I work in a commercial building built in the late 70s and we have a lot of old fairbanks valves installed throughout the domestic water distribution system. Does anyoneone know if theyou still make parts for these valves? The stems in these valves are horrible and rot and ring off the base at the gate often. It would be a lot easier to rebuild the valve as opposed to replacing. Thanks


----------



## Tommy plumber (Feb 19, 2010)

Call in a professional plumber to have a look and he'll make a recommendation.


----------



## Debo22 (Feb 15, 2015)

Yes they do, I have a bunch I keep on the truck.


----------



## rjbphd (Feb 5, 2010)

Have a licensed plumber replace them with MOENTROL and make him a hero. .

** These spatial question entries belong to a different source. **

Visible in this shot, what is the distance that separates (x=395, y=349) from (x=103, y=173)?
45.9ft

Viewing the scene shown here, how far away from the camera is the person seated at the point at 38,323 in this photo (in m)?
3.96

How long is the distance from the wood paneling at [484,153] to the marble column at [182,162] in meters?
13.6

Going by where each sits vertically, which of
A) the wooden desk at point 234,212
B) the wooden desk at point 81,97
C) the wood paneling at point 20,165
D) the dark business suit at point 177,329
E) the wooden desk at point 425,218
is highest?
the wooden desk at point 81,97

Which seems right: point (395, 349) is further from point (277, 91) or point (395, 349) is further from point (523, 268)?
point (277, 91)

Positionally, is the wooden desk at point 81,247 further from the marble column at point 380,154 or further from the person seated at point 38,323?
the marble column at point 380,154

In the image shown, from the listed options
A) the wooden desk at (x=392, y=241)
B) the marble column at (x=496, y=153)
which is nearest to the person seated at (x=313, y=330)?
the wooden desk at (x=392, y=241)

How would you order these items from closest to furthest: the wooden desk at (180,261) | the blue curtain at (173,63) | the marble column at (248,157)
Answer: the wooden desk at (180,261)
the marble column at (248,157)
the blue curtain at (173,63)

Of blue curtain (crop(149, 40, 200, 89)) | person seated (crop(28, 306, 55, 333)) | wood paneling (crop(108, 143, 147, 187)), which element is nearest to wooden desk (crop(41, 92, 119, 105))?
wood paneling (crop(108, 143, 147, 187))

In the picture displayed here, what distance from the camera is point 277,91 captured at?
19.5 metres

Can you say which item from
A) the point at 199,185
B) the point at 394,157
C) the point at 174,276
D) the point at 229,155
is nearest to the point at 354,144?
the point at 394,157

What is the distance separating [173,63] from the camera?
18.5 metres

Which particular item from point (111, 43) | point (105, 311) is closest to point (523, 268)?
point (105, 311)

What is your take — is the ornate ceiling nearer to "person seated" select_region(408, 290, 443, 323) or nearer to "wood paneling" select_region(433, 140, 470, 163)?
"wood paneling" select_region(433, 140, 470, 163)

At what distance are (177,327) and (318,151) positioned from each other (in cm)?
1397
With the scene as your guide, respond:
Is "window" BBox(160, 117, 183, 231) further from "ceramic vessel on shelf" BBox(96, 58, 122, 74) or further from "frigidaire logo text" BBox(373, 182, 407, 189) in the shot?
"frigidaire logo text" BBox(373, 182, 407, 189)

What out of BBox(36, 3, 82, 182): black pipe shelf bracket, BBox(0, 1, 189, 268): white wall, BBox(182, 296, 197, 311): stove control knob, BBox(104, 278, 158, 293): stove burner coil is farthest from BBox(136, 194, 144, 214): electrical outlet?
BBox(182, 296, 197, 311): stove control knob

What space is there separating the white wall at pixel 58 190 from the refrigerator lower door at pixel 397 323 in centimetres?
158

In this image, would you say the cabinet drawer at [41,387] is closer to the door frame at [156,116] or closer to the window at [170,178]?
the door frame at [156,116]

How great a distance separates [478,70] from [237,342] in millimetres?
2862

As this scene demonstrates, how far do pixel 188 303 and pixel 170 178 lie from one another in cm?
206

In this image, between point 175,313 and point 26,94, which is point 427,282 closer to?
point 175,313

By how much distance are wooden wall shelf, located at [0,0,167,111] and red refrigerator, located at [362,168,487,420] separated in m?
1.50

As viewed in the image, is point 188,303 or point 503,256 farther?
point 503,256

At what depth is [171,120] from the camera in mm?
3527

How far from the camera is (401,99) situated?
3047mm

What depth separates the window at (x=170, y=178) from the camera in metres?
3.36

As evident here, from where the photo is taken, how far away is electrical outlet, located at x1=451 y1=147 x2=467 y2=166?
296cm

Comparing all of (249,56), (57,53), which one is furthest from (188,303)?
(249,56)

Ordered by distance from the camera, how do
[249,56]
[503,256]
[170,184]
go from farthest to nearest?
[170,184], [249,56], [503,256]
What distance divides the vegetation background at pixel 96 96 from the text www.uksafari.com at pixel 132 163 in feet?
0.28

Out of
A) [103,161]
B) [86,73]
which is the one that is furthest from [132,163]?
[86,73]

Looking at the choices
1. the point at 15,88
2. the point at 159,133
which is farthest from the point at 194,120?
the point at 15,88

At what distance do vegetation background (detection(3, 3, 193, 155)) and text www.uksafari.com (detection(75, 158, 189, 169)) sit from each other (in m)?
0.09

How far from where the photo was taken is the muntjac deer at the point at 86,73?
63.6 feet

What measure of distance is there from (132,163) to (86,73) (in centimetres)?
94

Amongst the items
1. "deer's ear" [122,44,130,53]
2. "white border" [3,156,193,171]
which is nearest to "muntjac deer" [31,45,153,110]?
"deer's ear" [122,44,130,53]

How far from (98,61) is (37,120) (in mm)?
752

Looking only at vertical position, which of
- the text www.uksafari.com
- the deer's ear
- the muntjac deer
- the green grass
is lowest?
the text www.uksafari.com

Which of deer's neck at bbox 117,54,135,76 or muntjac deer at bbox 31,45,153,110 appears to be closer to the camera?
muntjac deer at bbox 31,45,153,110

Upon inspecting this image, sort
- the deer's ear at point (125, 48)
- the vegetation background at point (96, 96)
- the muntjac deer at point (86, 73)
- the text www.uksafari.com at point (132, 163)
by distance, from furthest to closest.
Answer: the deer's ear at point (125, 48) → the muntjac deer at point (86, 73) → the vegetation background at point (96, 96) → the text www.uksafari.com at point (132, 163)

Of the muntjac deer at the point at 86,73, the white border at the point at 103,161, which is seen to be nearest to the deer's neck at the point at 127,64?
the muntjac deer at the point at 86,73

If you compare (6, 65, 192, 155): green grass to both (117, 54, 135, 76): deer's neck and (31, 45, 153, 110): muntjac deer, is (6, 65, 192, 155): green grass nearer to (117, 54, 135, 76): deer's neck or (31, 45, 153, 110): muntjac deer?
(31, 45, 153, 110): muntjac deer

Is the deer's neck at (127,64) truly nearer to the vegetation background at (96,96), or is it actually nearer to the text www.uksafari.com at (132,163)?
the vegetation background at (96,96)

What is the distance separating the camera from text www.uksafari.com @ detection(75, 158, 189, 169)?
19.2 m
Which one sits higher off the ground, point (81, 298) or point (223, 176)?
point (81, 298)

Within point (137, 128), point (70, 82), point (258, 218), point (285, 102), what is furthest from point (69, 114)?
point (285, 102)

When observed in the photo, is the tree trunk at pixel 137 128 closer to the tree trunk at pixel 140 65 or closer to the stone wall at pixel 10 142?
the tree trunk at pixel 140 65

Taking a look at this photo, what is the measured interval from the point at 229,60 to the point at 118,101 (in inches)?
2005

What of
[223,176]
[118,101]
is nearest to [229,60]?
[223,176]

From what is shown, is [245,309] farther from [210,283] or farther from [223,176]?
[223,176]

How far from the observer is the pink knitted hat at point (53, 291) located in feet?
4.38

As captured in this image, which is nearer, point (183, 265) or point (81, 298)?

Sent from my SM-G386T using Tapatalk


----------



## dhal22 (Jul 30, 2010)

Sjw867 said:


> I work in a commercial building built in the late 70s and we have a lot of old fairbanks valves installed throughout the domestic water distribution system. Does anyoneone know if theyou still make parts for these valves? The stems in these valves are horrible and rot and ring off the base at the gate often. It would be a lot easier to rebuild the valve as opposed to replacing. Thanks


Am I understanding this correctly, you want free information from licensed plumbers so you can avoid hiring a licensed plumber?:no::no::no::no::no::furious:


----------